More details are referred to the “Method” section. This remarkable property implies that the embedding coordinates do not matter in evaluating the information flow from SSN to SST; what matters is the number of the coordinates, i.e., the dimension, of the system, which makes a topological invariant. There exist empirical ways to determine the dimension of a system, e.g., those as shown in29. Here we choose by adding new coordinates and examining the information flow; if it does not change much, the process stops and the dimension is hence determined. For this problem, as shown above, the SSN series at delays of 22–50 years every 5 years are chosen. This results in six auxiliary coordinates, which together with the SST and SSN(\(-45\) years) series make a system of dimension 8.
The spatial distribution of the absolute information flow, or “causal structure” as will be referred to henceforth, from SSN(\(-45\) years) to the Pacific SST is shown in Fig. 1.

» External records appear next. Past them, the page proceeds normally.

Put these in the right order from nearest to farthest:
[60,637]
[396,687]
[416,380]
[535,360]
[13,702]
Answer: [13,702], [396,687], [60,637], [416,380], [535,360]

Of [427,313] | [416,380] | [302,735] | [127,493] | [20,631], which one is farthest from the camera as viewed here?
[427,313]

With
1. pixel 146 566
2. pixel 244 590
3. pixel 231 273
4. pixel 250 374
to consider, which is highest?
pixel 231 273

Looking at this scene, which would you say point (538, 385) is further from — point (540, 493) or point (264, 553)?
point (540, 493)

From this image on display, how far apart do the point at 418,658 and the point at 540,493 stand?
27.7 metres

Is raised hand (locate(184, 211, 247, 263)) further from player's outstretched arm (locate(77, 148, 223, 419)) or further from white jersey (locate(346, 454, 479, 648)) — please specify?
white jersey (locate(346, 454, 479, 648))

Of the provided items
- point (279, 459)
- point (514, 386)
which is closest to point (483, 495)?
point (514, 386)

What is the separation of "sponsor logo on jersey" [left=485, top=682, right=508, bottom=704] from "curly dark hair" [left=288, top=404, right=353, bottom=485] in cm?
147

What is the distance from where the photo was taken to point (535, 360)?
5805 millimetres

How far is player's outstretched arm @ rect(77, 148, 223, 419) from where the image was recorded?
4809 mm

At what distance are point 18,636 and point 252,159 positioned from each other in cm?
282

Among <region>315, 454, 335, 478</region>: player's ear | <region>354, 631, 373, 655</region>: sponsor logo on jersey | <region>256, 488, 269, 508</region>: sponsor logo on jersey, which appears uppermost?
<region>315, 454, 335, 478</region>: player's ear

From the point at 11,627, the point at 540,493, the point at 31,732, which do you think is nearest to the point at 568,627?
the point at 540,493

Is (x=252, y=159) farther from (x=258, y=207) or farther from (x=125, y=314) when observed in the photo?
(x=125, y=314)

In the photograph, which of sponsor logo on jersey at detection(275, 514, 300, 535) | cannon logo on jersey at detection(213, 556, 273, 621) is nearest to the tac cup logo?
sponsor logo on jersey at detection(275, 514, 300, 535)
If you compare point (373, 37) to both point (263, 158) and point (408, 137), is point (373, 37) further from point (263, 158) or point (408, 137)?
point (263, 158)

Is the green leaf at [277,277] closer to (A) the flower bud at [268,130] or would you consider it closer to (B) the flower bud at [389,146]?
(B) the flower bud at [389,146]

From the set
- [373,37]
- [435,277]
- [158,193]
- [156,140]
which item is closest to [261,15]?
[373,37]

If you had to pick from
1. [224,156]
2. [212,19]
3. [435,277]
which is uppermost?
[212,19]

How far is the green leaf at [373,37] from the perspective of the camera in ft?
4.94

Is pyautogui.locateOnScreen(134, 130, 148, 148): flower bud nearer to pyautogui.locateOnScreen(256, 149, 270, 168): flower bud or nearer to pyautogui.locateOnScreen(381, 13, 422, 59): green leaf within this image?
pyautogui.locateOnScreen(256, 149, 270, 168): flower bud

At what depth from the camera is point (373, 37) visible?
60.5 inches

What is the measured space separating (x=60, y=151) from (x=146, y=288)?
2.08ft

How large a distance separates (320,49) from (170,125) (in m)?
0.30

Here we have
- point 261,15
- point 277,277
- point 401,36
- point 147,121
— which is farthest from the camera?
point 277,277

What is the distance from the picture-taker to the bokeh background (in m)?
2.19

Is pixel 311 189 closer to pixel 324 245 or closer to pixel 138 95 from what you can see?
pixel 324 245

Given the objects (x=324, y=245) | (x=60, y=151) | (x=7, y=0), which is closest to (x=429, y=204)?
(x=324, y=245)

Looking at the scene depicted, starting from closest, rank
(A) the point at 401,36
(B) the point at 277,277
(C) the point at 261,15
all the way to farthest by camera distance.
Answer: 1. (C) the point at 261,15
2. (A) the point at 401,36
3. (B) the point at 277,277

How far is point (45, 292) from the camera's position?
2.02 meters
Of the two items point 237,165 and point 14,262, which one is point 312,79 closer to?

Remarkably, the causal structure in Fig. 1a is very similar to the El Niño Modoki pattern, as given by, say, Ashok et al.6. (Please see their Fig. 2b.) That is to say, the information flow from SSN to the Pacific SST does form a spatially coherent structure resembling to El Niño Modoki.
To see whether the computed causal structure or causal pattern is statistically significant, significance test is performed using the techniques as described in the “Method” section. The computationally simple one is with the Fisher information matrix; by it the causal structure is significant at a 90% confidence level, as shown in Fig. 1b. More robust testing requires that surrogate data be generated with an autoregressive model. Details are referred to the “Method” section, and the results are presented in Supplementary Figs. S2 and S3. As can be seen, the causal structure is significant at a level of 99%. We have tried 100 and 200 surrogates for each series and the results are similar.
Comparing to the rough estimate in the bivariate case (see Supplementary Fig. S1d), Fig. 1a has a horseshoe structure pronounced in the upper part, plus a weak branch in the Southern Hemisphere. This is just as the El Niño Modoki structure as obtained by Ashok et al.6 (see their Fig. 2b). This indicates that the bivariate information flow analysis provides a good initial guess, but the result is yet to be rectified due to the potentially incorrect dimensionality.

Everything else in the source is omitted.